Einfache Bewertung: Zudem entfällt ein kostspieliger Zwischenschritt. In Deutschland wird für jede Immobilie eine individuelle Risikobewertung angefertigt. Frankreich verzichtet ganz pragmatisch darauf. Ausschlaggebend ist nur der Wert der Immobilie. Frankreich berechnet hier eine Gebäudeversicherung wie in Deutschland und koppelt diese mit einer prozentual anfallenden Elementarschadensprämie. Ob es sich um ein Risikogebiet handelt oder nicht, macht keinen Unterschied. Eine teure Eingruppierung der jeweiligen Wohngebiete und die ständige Aktualisierung dieser Gebiete entfällt und wird nicht auf die Versicherungsnehmenden abgewälzt. Die Risikogebiete werden von den Kommunen im Rahmen ihrer Präventionspläne erstellt. Allerdings nur, um Präventionsmaßnahmen gezielt vornehmen zu können und nicht, um Versicherungsprämien zu berechnen.

Starker Rückversicherer: Die französische Versicherungswirtschaft hat einen starken staatlichen Rückversicherer mit „Stop-Loss“-System und staatlicher Garantie an ihrer Seite. Im Schadensfall ist das Risiko des Versicherungsunternehmens also begrenzt, da ab einem gewissen Betrag der Rückversicherer einspringt. Diese Sicherheit ermöglicht es, selbst in Hochrisikogebieten Versicherungen anzubieten.

Prävention: Gleichzeitig wird mit den an den Rückversicherer gezahlten Prämien ein Fonds finanziert, der Studien und Baumaßnahmen zur Prävention fördert und auch zwingend erforderliche Umsiedlungen aus Gefahrenzonen übernimmt.

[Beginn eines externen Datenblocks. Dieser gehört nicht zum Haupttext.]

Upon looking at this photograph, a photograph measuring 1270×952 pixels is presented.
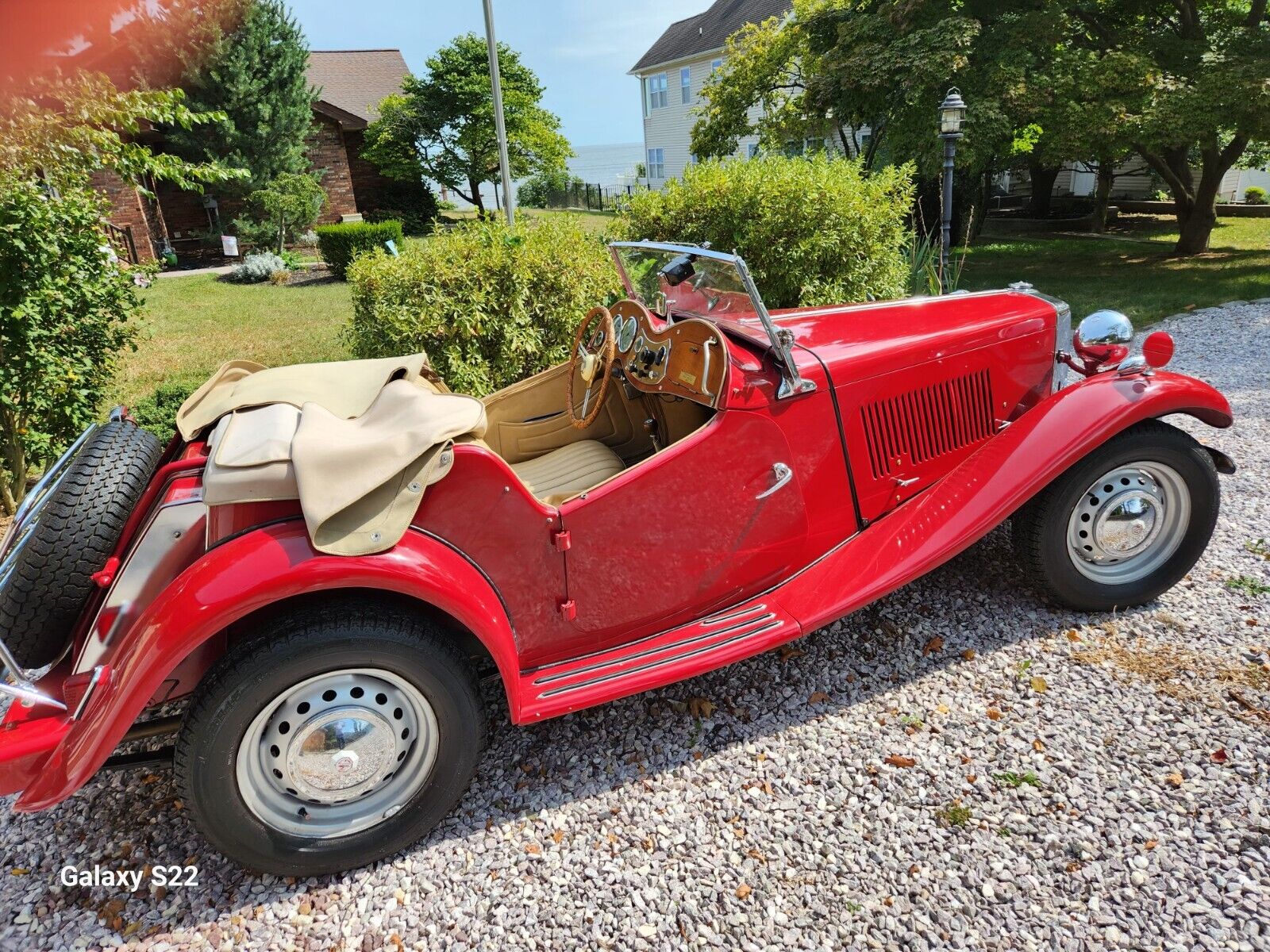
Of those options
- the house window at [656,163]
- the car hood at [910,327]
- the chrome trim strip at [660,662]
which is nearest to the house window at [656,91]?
the house window at [656,163]

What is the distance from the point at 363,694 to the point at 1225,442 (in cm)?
594

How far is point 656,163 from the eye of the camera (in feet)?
116

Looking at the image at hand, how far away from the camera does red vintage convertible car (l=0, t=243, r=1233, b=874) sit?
87.2 inches

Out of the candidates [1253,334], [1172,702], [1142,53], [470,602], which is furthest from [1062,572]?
[1142,53]

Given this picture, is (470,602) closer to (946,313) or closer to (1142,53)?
(946,313)

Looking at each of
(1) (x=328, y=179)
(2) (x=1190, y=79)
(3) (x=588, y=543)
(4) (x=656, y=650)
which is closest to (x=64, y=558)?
(3) (x=588, y=543)

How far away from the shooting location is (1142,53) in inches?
452

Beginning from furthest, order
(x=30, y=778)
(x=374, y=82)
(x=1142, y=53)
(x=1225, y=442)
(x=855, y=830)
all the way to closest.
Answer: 1. (x=374, y=82)
2. (x=1142, y=53)
3. (x=1225, y=442)
4. (x=855, y=830)
5. (x=30, y=778)

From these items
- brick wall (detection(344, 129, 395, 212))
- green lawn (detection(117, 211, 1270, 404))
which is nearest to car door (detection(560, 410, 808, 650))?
green lawn (detection(117, 211, 1270, 404))

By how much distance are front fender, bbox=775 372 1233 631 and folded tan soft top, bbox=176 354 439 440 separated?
173 cm

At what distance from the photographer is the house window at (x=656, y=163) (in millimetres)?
34844

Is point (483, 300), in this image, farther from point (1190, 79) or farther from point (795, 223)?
point (1190, 79)

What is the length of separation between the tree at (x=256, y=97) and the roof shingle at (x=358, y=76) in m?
6.62

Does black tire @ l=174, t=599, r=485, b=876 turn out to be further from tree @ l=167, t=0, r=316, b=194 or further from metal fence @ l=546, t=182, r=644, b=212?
metal fence @ l=546, t=182, r=644, b=212
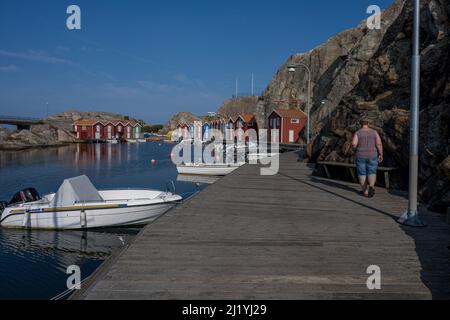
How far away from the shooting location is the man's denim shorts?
10242mm

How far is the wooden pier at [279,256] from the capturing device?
4.34m

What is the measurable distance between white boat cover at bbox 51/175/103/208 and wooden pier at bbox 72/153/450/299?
25.5ft

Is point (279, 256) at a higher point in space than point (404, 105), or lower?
lower

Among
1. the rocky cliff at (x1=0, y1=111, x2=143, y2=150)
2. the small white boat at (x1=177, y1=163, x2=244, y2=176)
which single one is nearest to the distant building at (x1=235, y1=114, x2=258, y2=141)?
the small white boat at (x1=177, y1=163, x2=244, y2=176)

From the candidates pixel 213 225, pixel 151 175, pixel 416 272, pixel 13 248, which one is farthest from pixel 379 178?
pixel 151 175

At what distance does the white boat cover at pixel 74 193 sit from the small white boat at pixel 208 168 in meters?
18.7

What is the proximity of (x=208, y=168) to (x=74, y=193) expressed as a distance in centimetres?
2002

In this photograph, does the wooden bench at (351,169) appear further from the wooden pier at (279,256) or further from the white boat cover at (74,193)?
the white boat cover at (74,193)

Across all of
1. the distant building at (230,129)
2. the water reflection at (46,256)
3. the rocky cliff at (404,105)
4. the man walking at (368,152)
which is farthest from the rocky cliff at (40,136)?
the man walking at (368,152)

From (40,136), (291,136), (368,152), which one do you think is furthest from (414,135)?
(40,136)

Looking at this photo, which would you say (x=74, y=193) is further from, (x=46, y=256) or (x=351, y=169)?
(x=351, y=169)

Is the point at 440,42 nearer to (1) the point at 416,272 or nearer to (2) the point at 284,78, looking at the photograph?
(1) the point at 416,272

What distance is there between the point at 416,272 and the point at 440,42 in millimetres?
10967

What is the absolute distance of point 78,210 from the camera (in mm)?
15586
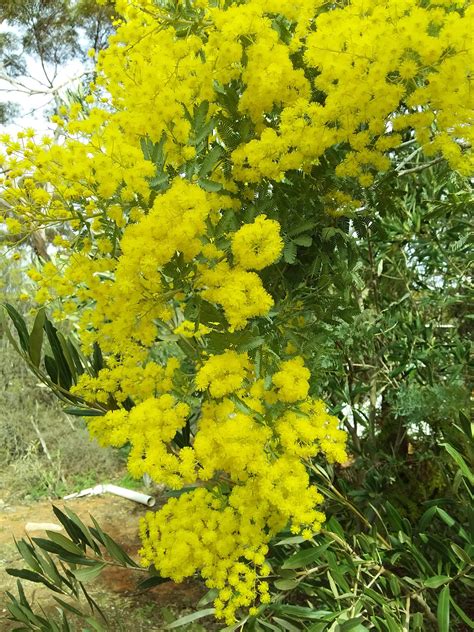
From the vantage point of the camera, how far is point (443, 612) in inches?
55.7

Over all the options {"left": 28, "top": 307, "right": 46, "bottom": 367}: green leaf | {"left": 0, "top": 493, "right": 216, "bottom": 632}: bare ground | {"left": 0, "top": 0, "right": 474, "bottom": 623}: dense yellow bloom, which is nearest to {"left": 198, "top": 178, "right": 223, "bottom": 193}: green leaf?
{"left": 0, "top": 0, "right": 474, "bottom": 623}: dense yellow bloom

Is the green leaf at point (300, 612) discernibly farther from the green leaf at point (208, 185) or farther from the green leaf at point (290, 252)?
the green leaf at point (208, 185)

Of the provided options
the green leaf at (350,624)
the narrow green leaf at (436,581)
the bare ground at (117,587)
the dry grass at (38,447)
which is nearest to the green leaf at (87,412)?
the green leaf at (350,624)

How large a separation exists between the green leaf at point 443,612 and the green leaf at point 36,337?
1170 mm

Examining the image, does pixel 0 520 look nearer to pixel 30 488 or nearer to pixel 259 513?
pixel 30 488

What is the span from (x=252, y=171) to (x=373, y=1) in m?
0.43

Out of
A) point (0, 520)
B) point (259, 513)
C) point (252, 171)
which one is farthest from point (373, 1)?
point (0, 520)

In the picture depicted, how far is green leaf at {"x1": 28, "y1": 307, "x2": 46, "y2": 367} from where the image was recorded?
1.38 metres

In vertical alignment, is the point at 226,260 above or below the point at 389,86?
below

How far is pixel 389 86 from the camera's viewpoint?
3.76 feet

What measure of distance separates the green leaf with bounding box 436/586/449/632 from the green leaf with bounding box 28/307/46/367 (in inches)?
46.0

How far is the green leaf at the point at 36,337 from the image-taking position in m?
1.38

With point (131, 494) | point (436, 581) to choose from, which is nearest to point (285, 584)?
point (436, 581)

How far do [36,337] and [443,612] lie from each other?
120 cm
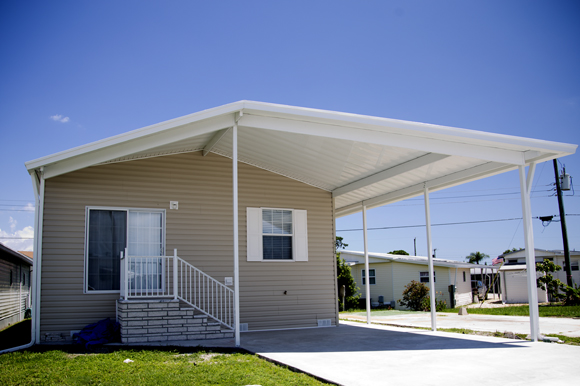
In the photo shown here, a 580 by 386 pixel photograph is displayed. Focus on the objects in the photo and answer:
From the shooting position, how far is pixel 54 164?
7.80m

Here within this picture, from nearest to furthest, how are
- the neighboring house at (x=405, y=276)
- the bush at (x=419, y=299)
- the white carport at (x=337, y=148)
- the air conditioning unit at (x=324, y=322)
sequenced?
1. the white carport at (x=337, y=148)
2. the air conditioning unit at (x=324, y=322)
3. the bush at (x=419, y=299)
4. the neighboring house at (x=405, y=276)

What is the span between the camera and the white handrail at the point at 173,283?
8242 mm

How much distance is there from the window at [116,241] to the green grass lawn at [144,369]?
1.93 metres

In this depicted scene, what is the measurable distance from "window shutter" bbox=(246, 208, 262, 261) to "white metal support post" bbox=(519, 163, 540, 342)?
5118 millimetres

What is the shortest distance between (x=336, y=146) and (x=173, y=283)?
393cm

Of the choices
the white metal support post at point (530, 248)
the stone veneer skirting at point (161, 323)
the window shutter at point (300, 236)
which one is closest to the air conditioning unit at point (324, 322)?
the window shutter at point (300, 236)

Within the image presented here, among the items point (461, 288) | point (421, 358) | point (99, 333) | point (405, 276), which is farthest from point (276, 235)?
point (461, 288)

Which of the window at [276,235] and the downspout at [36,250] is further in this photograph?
the window at [276,235]

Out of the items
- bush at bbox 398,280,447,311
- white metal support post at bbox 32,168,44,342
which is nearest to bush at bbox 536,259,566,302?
bush at bbox 398,280,447,311

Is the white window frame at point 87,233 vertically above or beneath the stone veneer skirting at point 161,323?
above

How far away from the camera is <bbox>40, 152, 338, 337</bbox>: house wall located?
26.7 ft

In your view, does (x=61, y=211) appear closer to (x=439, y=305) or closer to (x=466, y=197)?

Aufgrund kommunaler Präventionspläne für vorhersehbare Naturgefahren ist es in bestimmten Gebieten verboten, zu bauen oder zerstörte Gebäude an der gleichen Stelle wiederaufzubauen.

Kontinuierliche Einnahmen für den Staat: Falls der Rückversicherer die Staatsgarantie in Anspruch nehmen muss, werden Steuergelder in das CatNat-System eingespeist. In über 40 Jahren musste der Staat aber nur einmal eingreifen. Im Jahr 2000 flossen 263 Millionen Euro französischer Steuergelder zum Rückversicherer, ein Bruchteil verglichen zu den 30 Milliarden, die Deutschland fürs Ahrtal bereitstellen musste. Diese Staatsgarantie lässt sich Frankreich vom Rückversicherer bezahlen. Jedes Jahr fließen Einnahmen im dreistelligen Millionenbereich an den französischen Staat. Während Deutschland in den letzten Jahrzehnten viele Milliarden Steuergelder aufwenden musste, hat Frankreich unter dem Strich mehrere Milliarden eingenommen.

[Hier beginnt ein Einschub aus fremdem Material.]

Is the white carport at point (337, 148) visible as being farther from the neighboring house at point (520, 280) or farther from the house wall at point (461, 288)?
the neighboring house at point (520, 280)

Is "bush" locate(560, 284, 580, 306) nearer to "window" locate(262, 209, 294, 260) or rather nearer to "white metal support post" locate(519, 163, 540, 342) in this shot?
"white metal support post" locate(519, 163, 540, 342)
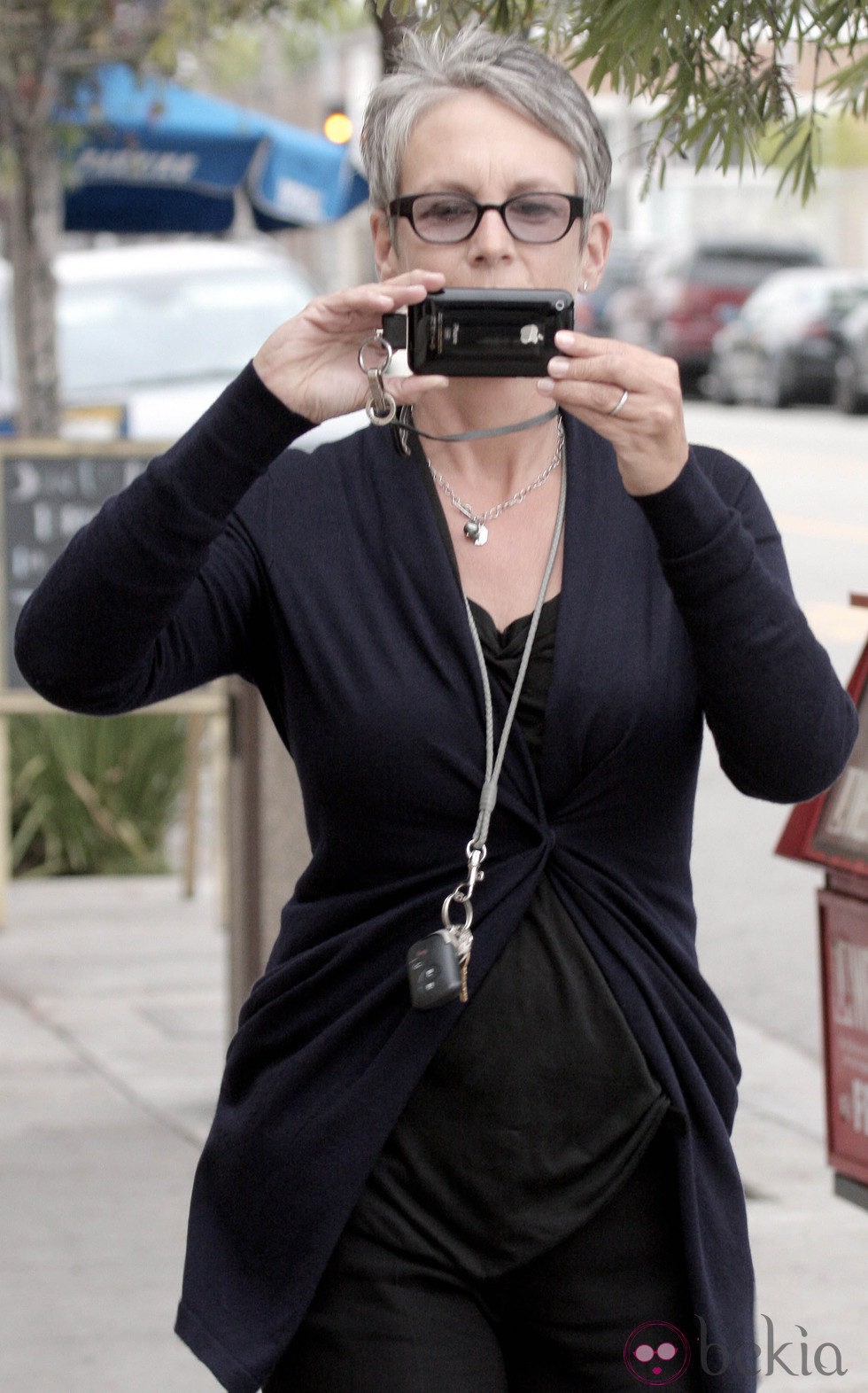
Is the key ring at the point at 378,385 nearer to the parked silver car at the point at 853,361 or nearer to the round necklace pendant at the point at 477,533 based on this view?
the round necklace pendant at the point at 477,533

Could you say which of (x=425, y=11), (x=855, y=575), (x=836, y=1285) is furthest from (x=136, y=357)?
(x=425, y=11)

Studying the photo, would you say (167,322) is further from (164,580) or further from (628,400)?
(628,400)

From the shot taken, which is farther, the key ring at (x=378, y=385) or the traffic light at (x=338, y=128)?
the traffic light at (x=338, y=128)

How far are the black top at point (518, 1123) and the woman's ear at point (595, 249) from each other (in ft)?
2.35

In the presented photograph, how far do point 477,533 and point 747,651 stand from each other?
1.06 ft

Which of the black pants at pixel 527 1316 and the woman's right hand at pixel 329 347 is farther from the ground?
the woman's right hand at pixel 329 347

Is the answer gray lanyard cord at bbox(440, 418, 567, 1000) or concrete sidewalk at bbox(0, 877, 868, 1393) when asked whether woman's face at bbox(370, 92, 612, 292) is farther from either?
concrete sidewalk at bbox(0, 877, 868, 1393)

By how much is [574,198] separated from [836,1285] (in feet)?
8.83

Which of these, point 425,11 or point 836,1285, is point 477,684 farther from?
point 836,1285

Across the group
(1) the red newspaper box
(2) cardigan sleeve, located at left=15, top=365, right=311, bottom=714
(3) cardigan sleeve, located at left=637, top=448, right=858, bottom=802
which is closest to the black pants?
(3) cardigan sleeve, located at left=637, top=448, right=858, bottom=802

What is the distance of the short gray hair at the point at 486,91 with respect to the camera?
6.67 ft

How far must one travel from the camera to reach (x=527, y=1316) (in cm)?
194

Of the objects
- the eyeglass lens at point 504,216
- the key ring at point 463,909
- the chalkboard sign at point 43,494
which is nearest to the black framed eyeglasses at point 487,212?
the eyeglass lens at point 504,216

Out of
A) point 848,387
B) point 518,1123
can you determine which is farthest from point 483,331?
point 848,387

Das ZEV fordert daher ein ganzheitliches System nach französischem Vorbild, um Verbraucher aus Deutschland effektiv und ohne teure Hilfspakete zu schützen. Die beiden potenziellen Koalitionspartner CDU und SPD haben in ihren Wahlprogrammen eine flächendeckende Elementarschadenversicherung propagiert – jetzt müsse gehandelt werden und eine solche Absicherung in den Koalitionsvertrag aufgenommen werden, schreibt das ZEV in einer Pressemitteilung.

Hintergrund

Das CatNat-System

Seit 1982 besteht in Frankreich ein ganzheitliches System zur Absicherung gegen Elementarschäden, welches erstaunlich günstig ist und gut funktioniert. 98 Prozent der Haushalte sind damit abgesichert, was die Staatsausgaben entlaster.

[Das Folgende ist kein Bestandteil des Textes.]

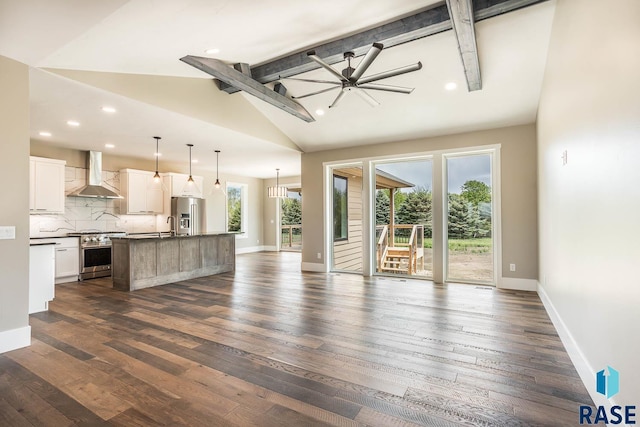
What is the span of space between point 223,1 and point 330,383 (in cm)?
304

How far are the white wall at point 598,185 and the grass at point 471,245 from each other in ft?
7.72

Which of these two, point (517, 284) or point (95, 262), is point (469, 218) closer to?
point (517, 284)

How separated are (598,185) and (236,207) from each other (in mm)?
Result: 10191

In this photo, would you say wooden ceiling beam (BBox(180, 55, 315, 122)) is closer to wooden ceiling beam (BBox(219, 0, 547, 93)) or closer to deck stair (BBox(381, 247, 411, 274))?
wooden ceiling beam (BBox(219, 0, 547, 93))

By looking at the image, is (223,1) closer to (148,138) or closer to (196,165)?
(148,138)

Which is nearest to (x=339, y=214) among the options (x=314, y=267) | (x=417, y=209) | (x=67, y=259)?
(x=314, y=267)

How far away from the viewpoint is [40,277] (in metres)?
4.21

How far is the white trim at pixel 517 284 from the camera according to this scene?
515 cm

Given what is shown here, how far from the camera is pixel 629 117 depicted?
5.03 ft

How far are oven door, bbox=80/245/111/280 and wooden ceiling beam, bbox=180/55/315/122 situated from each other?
4.65 m

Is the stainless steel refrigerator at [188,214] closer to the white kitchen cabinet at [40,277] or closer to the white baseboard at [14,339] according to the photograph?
the white kitchen cabinet at [40,277]

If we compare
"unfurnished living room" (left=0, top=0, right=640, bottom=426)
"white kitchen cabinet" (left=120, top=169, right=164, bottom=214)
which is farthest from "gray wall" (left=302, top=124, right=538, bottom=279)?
"white kitchen cabinet" (left=120, top=169, right=164, bottom=214)

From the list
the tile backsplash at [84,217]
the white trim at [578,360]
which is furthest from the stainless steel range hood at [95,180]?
the white trim at [578,360]

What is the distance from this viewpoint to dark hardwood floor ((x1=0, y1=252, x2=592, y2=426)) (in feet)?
6.41
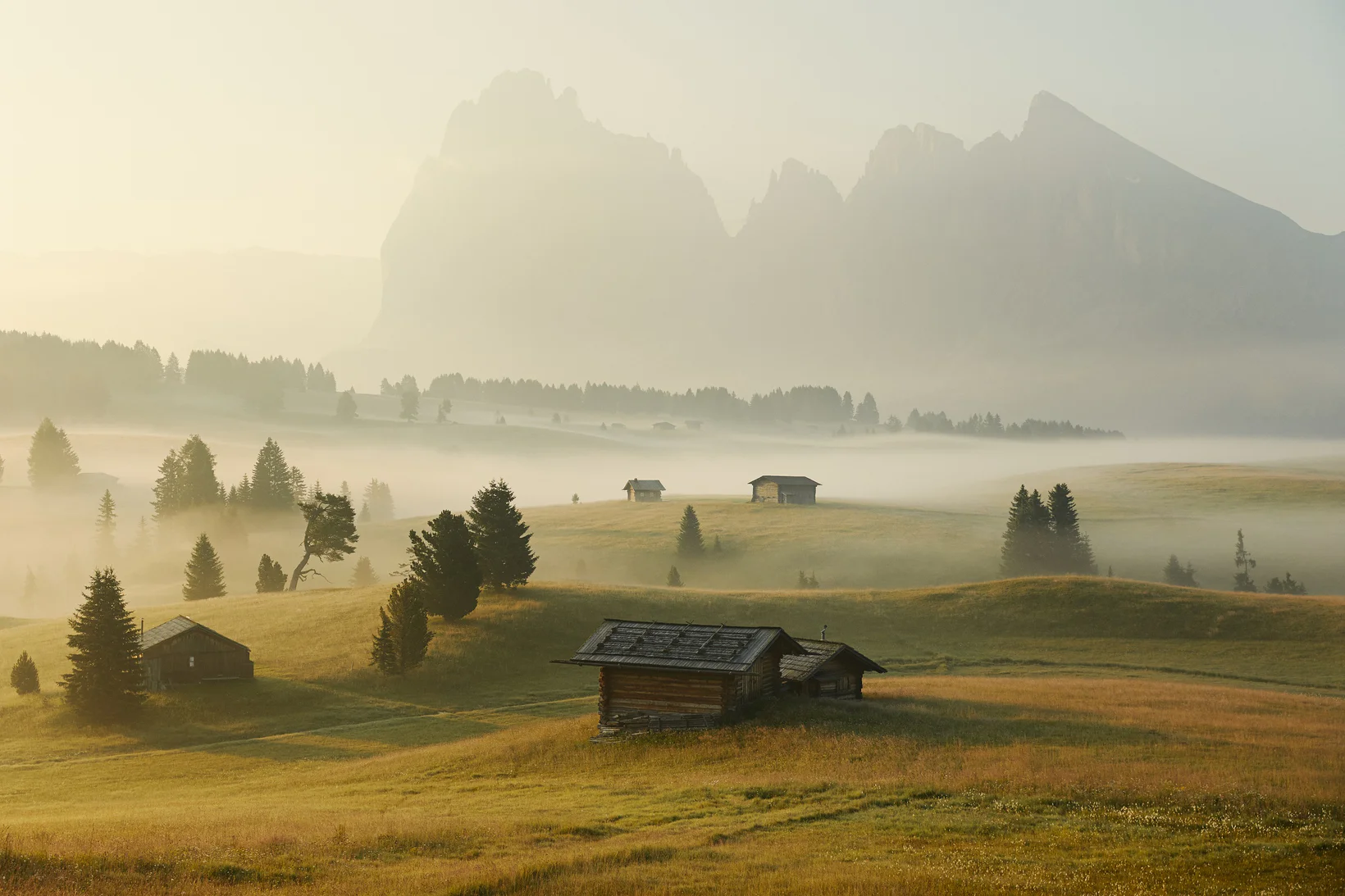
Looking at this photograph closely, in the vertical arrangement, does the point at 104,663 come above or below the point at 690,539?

Fundament des Systems zum Schutz vor Elementarschäden (régime catastrophe naturelle, sog. „CatNat-System“) bildet in Frankreich das Prinzip der nationalen Solidarität. Es hat Verfassungsrang und ergibt sich unmittelbar aus der Präambel der französischen Verfassung von 1946. In Absatz 12 heißt es: „Die Nation verkündet die Solidarität und Gleichheit aller Franzosen vor den Lasten, die aus nationalen Katastrophen resultieren“

Hieraus ergibt sich das Postulat der geografischen Solidarität, demzufolge die Risiken auf die Schultern aller Versicherten verteilt werden; und zwar unabhängig von der Wahrscheinlichkeit, selbst den Naturgefahren ausgesetzt zu sein. Auf diese Weise wird die Gleichheit Bürger vor den Auswirkungen von Naturkatastrophen garantiert.